Altitude is no guarantee of immunity. The eastern Swiss resort of Splügen, long considered “snow safe” at around 5,000 feet, on Monday closed all its 18 miles of slopes until further notice, blaming “lack of snow, heavy rainfall, and high temperatures.”
Hacher Bernet, the head of the resort’s lifts operator, demonstrated why to Swiss TV cameras. Picking up a handful of dripping snow, he said: “It’s really too wet, like in spring. For skiing, the snow needs to hold together—there’s just too much water.”
In France, Méteo France said 2022 had ended with some of the warmest weather ever experienced for the time of year. Snowfall was close to normal in the southern Alps and at altitude to the north, it said, but very scarce below 2,200 meters (7,218 feet) and in the Pyrenees.
“There was a good start to the season, with a cold wave in mid-December which provided some snow for pretty much everyone,” said Laurent Reynaud, of the Domaines Skiables de France (DSF) organization, which represents lift operators.
“But then last week there was quite a bit of rain and warm temperatures, so runs had to close again.” Only half of all France’s slopes were open over the holidays, DSF said, with several entire resorts, particularly in the Jura, closed altogether.
Higher-altitude French resorts such as Les Deux Alpes, where almost 70 percent of slopes are above 2,000 meters (6,562 feet) have plenty of snow and were 100 percent booked over Christmas and new year. But mid- and low-level resorts are facing a grim season—and future.
Some are scrambling to provide alternatives for skiers, opening summer hiking paths and offering horse-drawn carriage rides or bouncy castles for children. Les Gets, part of the Portes de Soleil area, which has kept two of its runs open thanks to 300 snow canon, has opened up a chairlift for mountain bikes.
“It’s clear one lift for bikes hardly compensates,” Benjamin Mugnier, the director of the lift operator, told France 3 television. “But at least it means we can offer clients something—they can ski a bit in the morning, and bike in the afternoon.”
At about 3,900 feet, Combloux in Haute-Savoie has seen no skiing since December 24, and the entire Portes du Mont-Blanc ski area of which it is part remains closed. “We’ve laid on face-painting, scooters, inflatables—the lot,” said Aurélien Astre of the tourist office.
Patrice Blanc of the tourist office in nearby Praz, where none of slopes running down to the village are currently skiable, told Le Monde: “I’ve been in this village for 20 years and this is the first time I’ve seen so little snow at this time of year.”
Not all the continent’s resorts are affected, with good snowfall in Italy’s Dolomites, south of the Swiss Alps. But experts warn the warm conditions and lack of snow are a sign of things to come, with global heating set to radically change winter tourism.

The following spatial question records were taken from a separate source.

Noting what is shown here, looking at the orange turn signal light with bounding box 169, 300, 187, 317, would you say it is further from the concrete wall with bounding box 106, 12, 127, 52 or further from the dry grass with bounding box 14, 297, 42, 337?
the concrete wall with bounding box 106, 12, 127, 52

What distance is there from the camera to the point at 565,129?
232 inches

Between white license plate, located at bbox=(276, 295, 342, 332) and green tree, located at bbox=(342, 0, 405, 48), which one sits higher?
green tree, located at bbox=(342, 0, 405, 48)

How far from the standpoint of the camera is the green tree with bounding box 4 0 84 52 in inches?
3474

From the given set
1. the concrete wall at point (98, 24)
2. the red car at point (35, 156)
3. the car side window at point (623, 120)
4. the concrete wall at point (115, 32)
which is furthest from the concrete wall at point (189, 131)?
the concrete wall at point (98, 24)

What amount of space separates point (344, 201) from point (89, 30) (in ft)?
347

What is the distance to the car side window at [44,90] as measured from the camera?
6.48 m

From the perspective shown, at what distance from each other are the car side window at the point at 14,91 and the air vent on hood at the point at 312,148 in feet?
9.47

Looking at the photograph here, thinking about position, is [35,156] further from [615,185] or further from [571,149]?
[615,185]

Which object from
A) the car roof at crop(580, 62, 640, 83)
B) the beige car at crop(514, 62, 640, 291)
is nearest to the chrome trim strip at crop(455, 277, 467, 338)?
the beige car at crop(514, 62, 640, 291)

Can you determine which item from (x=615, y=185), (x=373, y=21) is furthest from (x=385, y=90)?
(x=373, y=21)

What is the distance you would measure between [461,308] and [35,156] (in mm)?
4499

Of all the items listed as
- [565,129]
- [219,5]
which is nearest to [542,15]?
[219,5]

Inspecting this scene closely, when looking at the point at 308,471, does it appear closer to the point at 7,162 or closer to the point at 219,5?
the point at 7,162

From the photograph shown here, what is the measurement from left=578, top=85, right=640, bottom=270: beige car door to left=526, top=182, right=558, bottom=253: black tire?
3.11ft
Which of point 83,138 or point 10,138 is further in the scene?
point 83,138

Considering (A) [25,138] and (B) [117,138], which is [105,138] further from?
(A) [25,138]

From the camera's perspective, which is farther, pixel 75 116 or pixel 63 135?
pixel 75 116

Nor is artificial snow likely to provide much relief: a recent study by the University of Basel calculated that the water consumption of ski resorts who turn to snow canon could rise by an unsustainable—and, for much of the public, unacceptable—80 percent.
Wim Thiery, a professor of climate science at the University of Brussels, said that by the end of the century, “skiing in the Alps as we know is just going to be over. These problems will just get worse…as long as the climate warms.”